Obama had instructed public schools last May to allow

transgender students to use the bathrooms matching their chosen

gender identity, threatening to withhold funding for schools

that did not comply. Transgender people hailed it as victory for

their civil rights.

Trump, a Republican who took office last month, rescinded

those guidelines, even though they had been put on hold by a

federal judge, arguing that states and public schools should

have the authority to make their own decisions without federal

interference.

The Justice and Education departments will continue to study

the legal issues involved, according to the new, superseding

guidance that will be sent to public schools across the country.

Reversing the Obama guidelines stands to inflame passions in

the latest conflict in America between believers in traditional

values and social progressives, and is likely to prompt more of

the street protests that followed Trump's Nov. 8 election.

A couple hundred people gathered in front of the White House

to protest the Republican president's action, waving rainbow

flags and chanting: "No hate, no fear, trans students are

welcome here." The rainbow flag is the symbol of lesbian, gay,

bisexual and transgender, or LGBT, people.
════
Given exercise A
Rewrite the listing from the line that has "Can you say which item from" through the end of the listing, replacing "nearest" with "closest" and keeping everything else unchanged. Leave the pictures out of your answer.

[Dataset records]
════
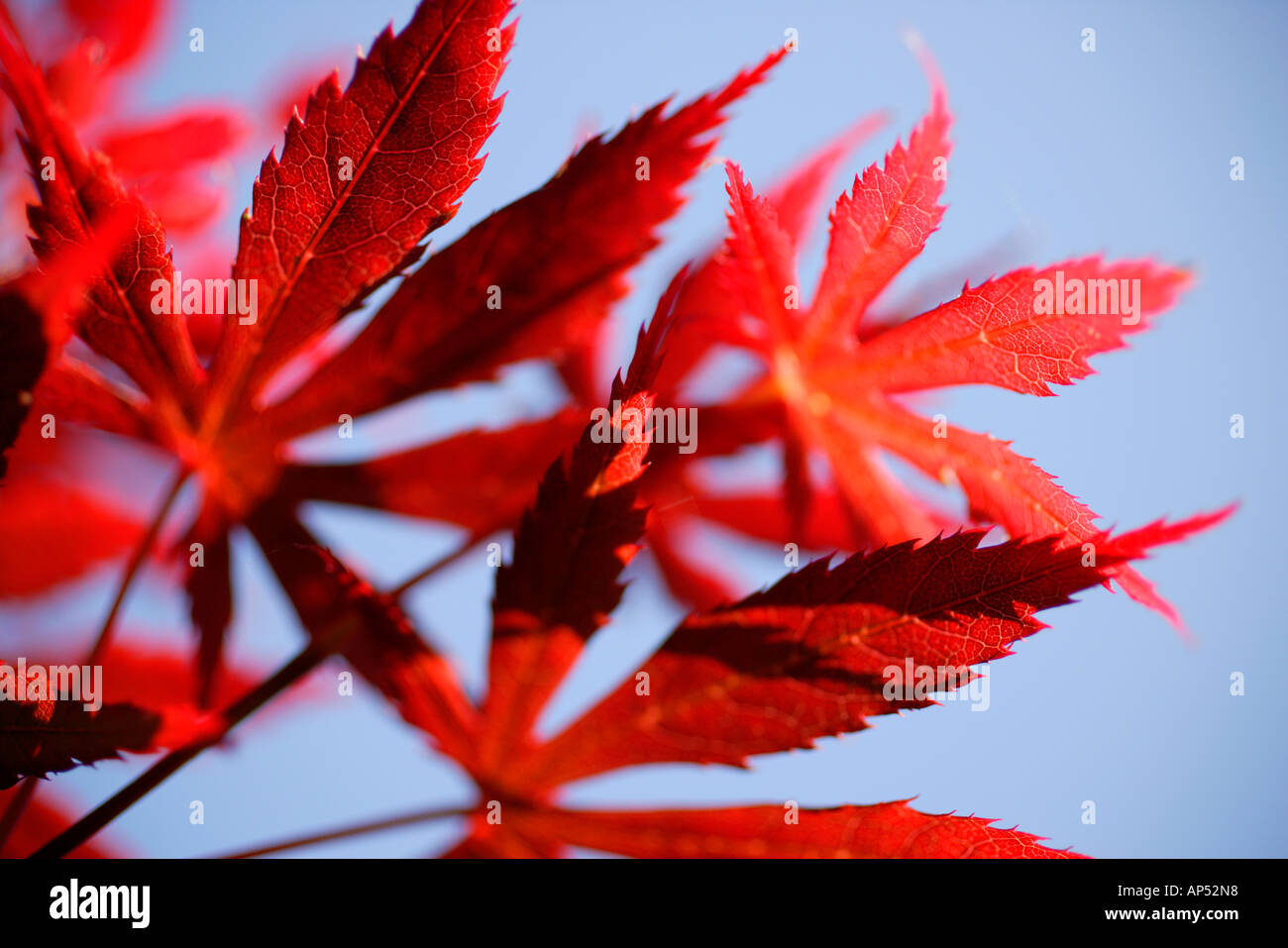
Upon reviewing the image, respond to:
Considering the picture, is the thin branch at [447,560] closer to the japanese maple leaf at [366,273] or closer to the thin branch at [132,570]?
the japanese maple leaf at [366,273]

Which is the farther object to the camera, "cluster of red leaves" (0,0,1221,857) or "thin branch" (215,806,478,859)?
"thin branch" (215,806,478,859)

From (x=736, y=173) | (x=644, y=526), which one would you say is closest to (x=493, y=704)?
(x=644, y=526)

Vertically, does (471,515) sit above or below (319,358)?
below

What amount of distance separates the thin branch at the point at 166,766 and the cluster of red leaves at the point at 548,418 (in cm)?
4

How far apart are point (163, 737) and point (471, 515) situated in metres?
0.48

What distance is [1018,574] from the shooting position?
2.42ft

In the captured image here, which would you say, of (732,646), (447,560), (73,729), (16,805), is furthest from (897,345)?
(16,805)

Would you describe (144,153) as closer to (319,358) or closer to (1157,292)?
(319,358)

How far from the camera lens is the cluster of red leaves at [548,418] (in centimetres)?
74

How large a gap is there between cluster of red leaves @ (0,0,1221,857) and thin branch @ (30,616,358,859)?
4 centimetres

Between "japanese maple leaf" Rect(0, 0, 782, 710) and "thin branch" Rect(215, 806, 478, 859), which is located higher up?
"japanese maple leaf" Rect(0, 0, 782, 710)

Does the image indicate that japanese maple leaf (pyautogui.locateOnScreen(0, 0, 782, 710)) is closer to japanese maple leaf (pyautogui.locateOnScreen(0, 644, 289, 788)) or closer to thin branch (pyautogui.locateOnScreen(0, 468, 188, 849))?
thin branch (pyautogui.locateOnScreen(0, 468, 188, 849))

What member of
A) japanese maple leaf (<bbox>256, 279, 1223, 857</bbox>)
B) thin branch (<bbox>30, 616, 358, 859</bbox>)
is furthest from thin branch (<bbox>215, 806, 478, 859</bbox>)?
thin branch (<bbox>30, 616, 358, 859</bbox>)

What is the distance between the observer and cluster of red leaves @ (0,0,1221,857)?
2.43ft
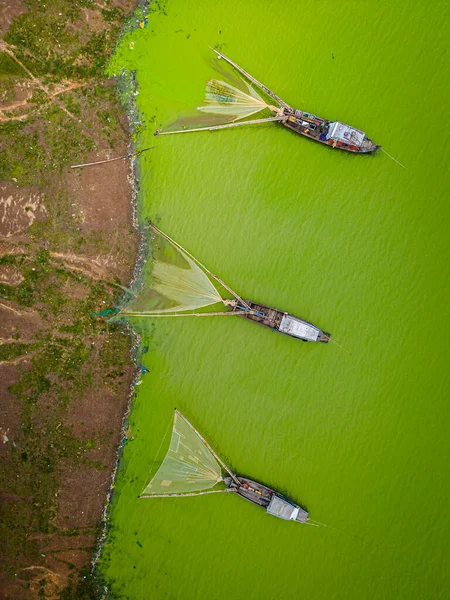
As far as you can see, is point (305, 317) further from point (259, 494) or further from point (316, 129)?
point (316, 129)

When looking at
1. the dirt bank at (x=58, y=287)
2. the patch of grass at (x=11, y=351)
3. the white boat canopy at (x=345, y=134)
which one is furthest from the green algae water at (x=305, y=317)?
the patch of grass at (x=11, y=351)

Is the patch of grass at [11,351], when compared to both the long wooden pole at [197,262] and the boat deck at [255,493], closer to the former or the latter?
the long wooden pole at [197,262]

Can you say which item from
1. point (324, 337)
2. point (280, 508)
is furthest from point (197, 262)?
point (280, 508)

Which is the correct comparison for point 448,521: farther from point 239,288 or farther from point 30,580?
point 30,580

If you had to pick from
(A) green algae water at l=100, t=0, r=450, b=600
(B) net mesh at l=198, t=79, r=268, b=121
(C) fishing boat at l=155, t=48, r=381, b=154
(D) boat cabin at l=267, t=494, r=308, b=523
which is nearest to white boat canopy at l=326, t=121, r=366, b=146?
(C) fishing boat at l=155, t=48, r=381, b=154

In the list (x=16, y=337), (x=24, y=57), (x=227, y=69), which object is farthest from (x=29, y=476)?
(x=227, y=69)

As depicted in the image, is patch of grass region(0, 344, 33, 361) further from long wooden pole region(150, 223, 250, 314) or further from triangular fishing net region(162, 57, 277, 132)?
triangular fishing net region(162, 57, 277, 132)

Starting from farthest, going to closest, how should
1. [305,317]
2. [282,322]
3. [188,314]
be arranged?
[305,317] < [188,314] < [282,322]
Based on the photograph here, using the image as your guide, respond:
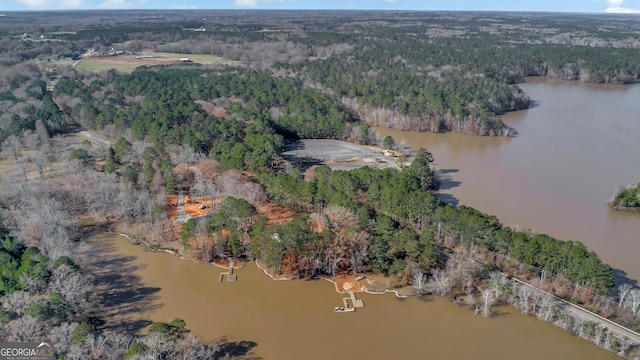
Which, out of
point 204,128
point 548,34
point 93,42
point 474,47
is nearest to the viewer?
point 204,128

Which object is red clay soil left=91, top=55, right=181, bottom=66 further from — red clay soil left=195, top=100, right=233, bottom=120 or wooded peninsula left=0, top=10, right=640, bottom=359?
red clay soil left=195, top=100, right=233, bottom=120

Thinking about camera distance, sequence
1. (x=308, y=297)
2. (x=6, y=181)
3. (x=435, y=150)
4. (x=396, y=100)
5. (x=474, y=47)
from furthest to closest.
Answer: (x=474, y=47)
(x=396, y=100)
(x=435, y=150)
(x=6, y=181)
(x=308, y=297)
════
Given exercise B
Duplicate the passage about the transgender bathroom guidance in full, word for word.

Exercise answer A
Can you say which item from
1. point (324, 337)
2. point (280, 508)
is furthest from point (197, 262)?
point (280, 508)

Which is the correct comparison for point 448,521: farther from point 239,288 or farther from point 30,580?
point 30,580

If you had to pick from
(A) green algae water at l=100, t=0, r=450, b=600
(B) net mesh at l=198, t=79, r=268, b=121
(C) fishing boat at l=155, t=48, r=381, b=154
(D) boat cabin at l=267, t=494, r=308, b=523
which is closest to white boat canopy at l=326, t=121, r=366, b=146?
(C) fishing boat at l=155, t=48, r=381, b=154

In the list (x=16, y=337), (x=24, y=57), (x=227, y=69), which object is farthest from (x=29, y=476)?
(x=227, y=69)

As depicted in the image, is patch of grass region(0, 344, 33, 361) further from long wooden pole region(150, 223, 250, 314) or further from triangular fishing net region(162, 57, 277, 132)?
triangular fishing net region(162, 57, 277, 132)

Starting from farthest, going to closest, how should
1. [305,317]
2. [282,322]
3. [188,314]
be arranged?
[305,317] < [188,314] < [282,322]
Based on the photograph here, using the image as your guide, respond:
Which, out of
point 204,128
point 548,34
point 93,42
point 474,47
is closest to the viewer?
point 204,128

Which object is red clay soil left=91, top=55, right=181, bottom=66 further from — red clay soil left=195, top=100, right=233, bottom=120 or wooded peninsula left=0, top=10, right=640, bottom=359?
red clay soil left=195, top=100, right=233, bottom=120

Thinking about camera distance, sequence
1. (x=308, y=297)
2. (x=6, y=181)
3. (x=435, y=150)
4. (x=396, y=100)
5. (x=474, y=47)
from furthest to closest.
Answer: (x=474, y=47)
(x=396, y=100)
(x=435, y=150)
(x=6, y=181)
(x=308, y=297)

Exercise answer B
Obama had instructed public schools last May to allow

transgender students to use the bathrooms matching their chosen

gender identity, threatening to withhold funding for schools

that did not comply. Transgender people hailed it as victory for

their civil rights.

Trump, a Republican who took office last month, rescinded

those guidelines, even though they had been put on hold by a

federal judge, arguing that states and public schools should

have the authority to make their own decisions without federal

interference.

The Justice and Education departments will continue to study

the legal issues involved, according to the new, superseding

guidance that will be sent to public schools across the country.

Reversing the Obama guidelines stands to inflame passions in

the latest conflict in America between believers in traditional

values and social progressives, and is likely to prompt more of

the street protests that followed Trump's Nov. 8 election.

A couple hundred people gathered in front of the White House

to protest the Republican president's action, waving rainbow

flags and chanting: "No hate, no fear, trans students are

welcome here." The rainbow flag is the symbol of lesbian, gay,

bisexual and transgender, or LGBT, people.